GRAHAM: It’s hard to imagine increasing contentment being a goal that we would agree on as a public policy objective, at least not in the United States, which is a very opportunity-focused society. But I do think we could agree that giving more people the opportunity to lead fulfilling lives is an objective of public policy that fits with everything our country is about.
FAW: After all, despite our enormous wealth, in quality of life surveys taken in various countries by Newsweek and Gallup, the US doesn’t even make the top ten.
ROTHKOPF: What could we do to improve the quality of people’s lives? Is it education, health care, rewarding jobs, environment? You find there are a lot of measures of quality of life and you find the countries that do better than we do, in terms of those metrics of quality of life, actually have an approach towards government where government sees its role as providing those things.
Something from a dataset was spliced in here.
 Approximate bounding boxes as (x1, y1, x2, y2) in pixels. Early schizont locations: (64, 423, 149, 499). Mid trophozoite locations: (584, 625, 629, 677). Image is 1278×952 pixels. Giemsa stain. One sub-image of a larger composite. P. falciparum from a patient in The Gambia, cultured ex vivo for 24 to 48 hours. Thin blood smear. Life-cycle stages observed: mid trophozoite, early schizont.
FAW: Even hard-headed businessman Leonsis agrees we should focus less on things like the gross national product and concentrate more on what really matters.
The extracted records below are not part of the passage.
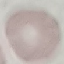

Summary:
  - Malaria status: uninfected
  - Capture: smartphone camera at the microscope eyepiece
  - Image type: cell patch, automatically extracted from a larger field of view and resized to 64 × 64 pixels
  - Stain: Giemsa
  - Preparation: thin smear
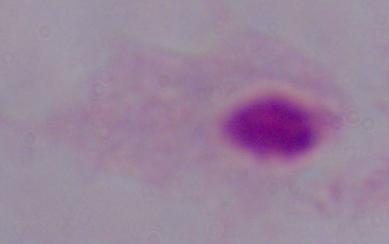

Summary:
  - Identification: trichomonad
  - Modality: photomicrograph
  - Magnification: 1000x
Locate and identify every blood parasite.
LEONSIS: You don’t necessarily win if you’re successful. There’s lots of miserable wealthy people. There’s way more people who if they focused on their communities, their giving back, they’d be much happier in their life.
FAW: Happiness then has many faces. And what all the books, and all those academic studies suggest is that happiness is elusive, is a process, not an end-point. After all, said Albert Einstein, everything that can be counted does not necessarily count; everything that counts cannot necessarily be counted.
For Religion & Ethics NewsWeekly, this is Bob Faw in Washington.